In addition, colorimetric and fluorescent sensors based on indole and carbazole have been reported which respond to fluoride via anion-induced deprotonation.^5,6 Recent reports on fluoride recognition have illustrated various types of interactions between the indole ligand and fluoride, including anion-induce deprotonation of NH groups.^7–9 However, the nature of interactions between the urea motif and fluoride anions in the presence of tryptophan residues remains unexplored. Also, the discovery of haloalkane dehalogenase, wherein tryptophan coordinates to halide anions through the indole NH, was quite significant¹⁰ as it demonstrated hitherto unknown chemistry of this aromatic amino acid residue in anion recognition.
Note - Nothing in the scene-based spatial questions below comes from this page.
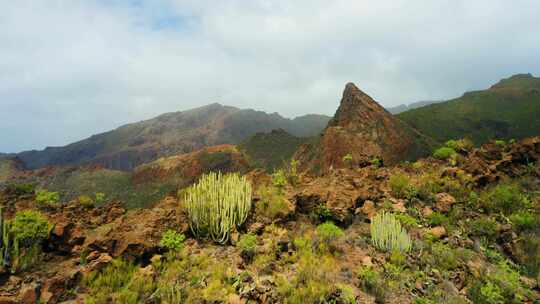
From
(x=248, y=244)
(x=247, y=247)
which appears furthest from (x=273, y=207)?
(x=247, y=247)

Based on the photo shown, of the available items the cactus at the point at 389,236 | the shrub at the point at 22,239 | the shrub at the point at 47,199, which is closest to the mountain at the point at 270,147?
the shrub at the point at 47,199

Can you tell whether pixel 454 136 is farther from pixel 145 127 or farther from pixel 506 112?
pixel 145 127

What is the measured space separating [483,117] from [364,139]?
125 ft

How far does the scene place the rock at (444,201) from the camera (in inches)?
345

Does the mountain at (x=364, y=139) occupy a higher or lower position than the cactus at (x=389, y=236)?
higher

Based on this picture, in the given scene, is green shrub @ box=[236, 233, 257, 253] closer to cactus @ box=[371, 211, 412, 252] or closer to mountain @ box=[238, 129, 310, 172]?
A: cactus @ box=[371, 211, 412, 252]

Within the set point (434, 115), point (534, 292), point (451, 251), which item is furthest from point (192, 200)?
point (434, 115)

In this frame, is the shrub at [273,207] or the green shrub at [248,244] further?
the shrub at [273,207]

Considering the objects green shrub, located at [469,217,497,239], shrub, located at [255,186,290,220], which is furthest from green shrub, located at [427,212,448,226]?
shrub, located at [255,186,290,220]

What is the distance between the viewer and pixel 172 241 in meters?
6.61

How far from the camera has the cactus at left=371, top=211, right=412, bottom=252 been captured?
6912 mm

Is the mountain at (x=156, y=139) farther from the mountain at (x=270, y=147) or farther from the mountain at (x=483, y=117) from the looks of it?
the mountain at (x=483, y=117)

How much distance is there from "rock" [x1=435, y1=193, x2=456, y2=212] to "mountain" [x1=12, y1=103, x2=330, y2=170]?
439 ft

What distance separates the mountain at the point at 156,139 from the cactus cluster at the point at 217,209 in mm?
132587
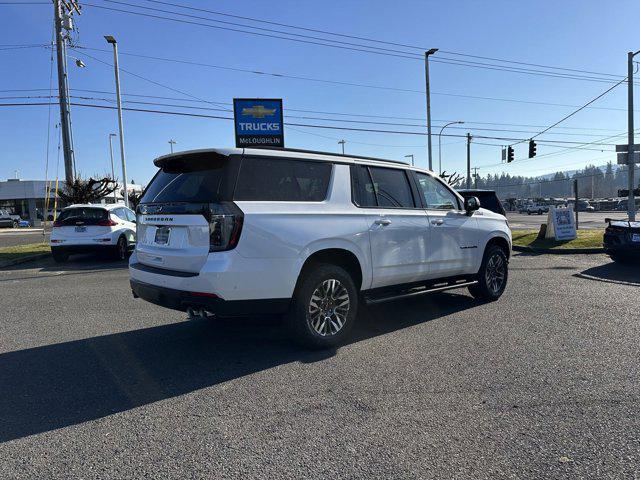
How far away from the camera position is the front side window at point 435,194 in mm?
6148

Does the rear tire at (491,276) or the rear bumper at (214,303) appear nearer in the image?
the rear bumper at (214,303)

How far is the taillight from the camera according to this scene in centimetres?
413

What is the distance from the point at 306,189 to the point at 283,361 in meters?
1.70

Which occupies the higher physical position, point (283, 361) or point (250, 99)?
point (250, 99)

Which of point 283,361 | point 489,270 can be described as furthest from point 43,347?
point 489,270

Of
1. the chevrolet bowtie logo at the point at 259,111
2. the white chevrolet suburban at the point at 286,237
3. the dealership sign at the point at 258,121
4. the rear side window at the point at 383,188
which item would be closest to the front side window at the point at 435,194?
the white chevrolet suburban at the point at 286,237

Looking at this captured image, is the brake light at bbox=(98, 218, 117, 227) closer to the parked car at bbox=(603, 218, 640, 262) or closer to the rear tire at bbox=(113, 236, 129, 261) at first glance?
the rear tire at bbox=(113, 236, 129, 261)

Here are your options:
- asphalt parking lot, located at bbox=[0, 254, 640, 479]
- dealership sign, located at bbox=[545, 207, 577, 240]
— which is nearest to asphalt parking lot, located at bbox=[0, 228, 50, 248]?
asphalt parking lot, located at bbox=[0, 254, 640, 479]

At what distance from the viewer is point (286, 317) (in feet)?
15.3

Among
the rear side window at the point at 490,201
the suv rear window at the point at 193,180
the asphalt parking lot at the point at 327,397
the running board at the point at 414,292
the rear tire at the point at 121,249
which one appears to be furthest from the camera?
the rear tire at the point at 121,249

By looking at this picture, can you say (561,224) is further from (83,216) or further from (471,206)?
(83,216)

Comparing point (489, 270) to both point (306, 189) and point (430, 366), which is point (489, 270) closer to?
point (430, 366)

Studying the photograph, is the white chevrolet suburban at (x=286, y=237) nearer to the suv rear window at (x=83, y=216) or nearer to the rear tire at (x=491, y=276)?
the rear tire at (x=491, y=276)

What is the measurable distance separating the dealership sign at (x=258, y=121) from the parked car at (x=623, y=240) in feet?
36.0
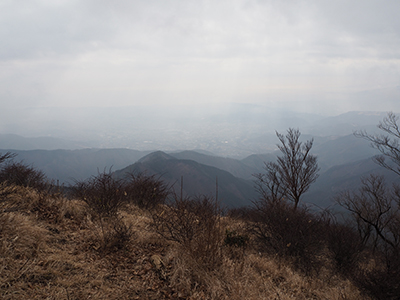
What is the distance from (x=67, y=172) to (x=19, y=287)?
18848 centimetres

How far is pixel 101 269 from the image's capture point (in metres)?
3.87

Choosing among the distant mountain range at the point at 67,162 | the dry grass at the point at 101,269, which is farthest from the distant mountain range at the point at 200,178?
the dry grass at the point at 101,269

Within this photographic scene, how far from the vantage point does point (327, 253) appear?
10.0 m

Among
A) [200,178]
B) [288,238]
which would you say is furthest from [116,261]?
[200,178]

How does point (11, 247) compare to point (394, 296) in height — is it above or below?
above

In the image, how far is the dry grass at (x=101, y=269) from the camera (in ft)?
10.6

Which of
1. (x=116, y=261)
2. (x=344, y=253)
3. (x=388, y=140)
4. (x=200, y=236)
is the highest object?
(x=388, y=140)

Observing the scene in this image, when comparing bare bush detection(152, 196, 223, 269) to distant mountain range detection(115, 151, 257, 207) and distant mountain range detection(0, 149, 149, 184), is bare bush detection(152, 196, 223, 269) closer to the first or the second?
Answer: distant mountain range detection(115, 151, 257, 207)

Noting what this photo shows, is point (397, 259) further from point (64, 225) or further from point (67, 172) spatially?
point (67, 172)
In an effort to understand how the presence of a tryptophan residue in close proximity could affect urea–fluoride interactions,¹¹ we synthesized and characterized isomeric tryptophan-derived urea ligands UT1–3 (Scheme 1) wherein the fluoride anion could potentially interact at the urea motif, the indole group or both. Earlier, the utility of urea-derived tryptophan ligands has been illustrated using N-substituted urea-derivatives of L-tryptophan which behave as antagonists for Neurokinin 1 (NK1) and Neurokinin 2 (NK2) receptors.¹²

Scheme 1 Structures of ligands UT1–UT3.

As shown in Scheme 2, the possible interactions between the indole and the urea groups for the ligands UT1–UT3 could be dependent on the ureido-benzamide ‘hinge’ group. Given the geometrical restraints of the ‘hinge’ group in UT1 and UT2, the tryptophan residues were expected to reside close to the urea motif as compared to UT3.

Scheme 2 Possible coordination of tryptophan during the interaction of fluoride anion and urea motif of UT2.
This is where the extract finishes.